Interviewer: Can you defend against this? Is there a defense that exists that could help a person in this situation?
Jeanne: No, and very unfortunately, it will irreparably harm your chances of becoming a naturalized citizen. It is very sad for clients to learn this.
The Technologic Advances in Record Keeping and the Improved Methods of Uncovering Information Hurts Many People When They Apply for Citizenship
I cannot overstress how this is viewed as a really big issue. For example, with that woman who works for me, she’s been a permanent resident so long, she was unaware she was still subject to immigration laws.
Permanent Residents Must Notify the Government Every Time They Relocate
It’s bad enough when you know you’re different than everybody else, and you know you’ve got to play by a different set of rules but you are probably not aware of all those rules.
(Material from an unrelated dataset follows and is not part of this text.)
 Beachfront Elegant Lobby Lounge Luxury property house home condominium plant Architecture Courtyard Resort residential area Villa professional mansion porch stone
Everybody who’s a permanent resident has to notify the government every single time they move. A large number of people aren’t doing that.
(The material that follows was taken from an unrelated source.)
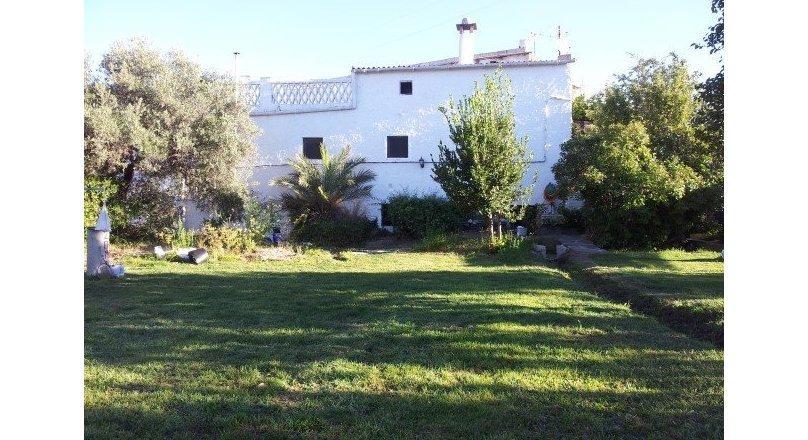 C0468 - Large village property in Cadiar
Everybody’s life is full of bumps they have experienced along the way. I don’t care if it’s because your neighbor called the cops because you were yelling at your girlfriend, even though nothing ever came from it. It’s somewhere on some police blotter. Someone had to go to your residence for a domestic dispute.
That information starts to paint a picture about people. The more the government keeps records on people, not only the more details about their past come to light but also the more sometimes false or erroneous assumptions will be made. For example, you probably do an awful lot of Internet searches?
Interviewer: Yes and the government can track that, is that right?
Jeanne: What if somebody’s tracking all that? “Look, why is he so interested in DUIs? How many DUIs does he have?” You see how simple information can be turned against you. At least if you’re a US citizen, you can stand your ground and say, “I have rights. You have to prove it.”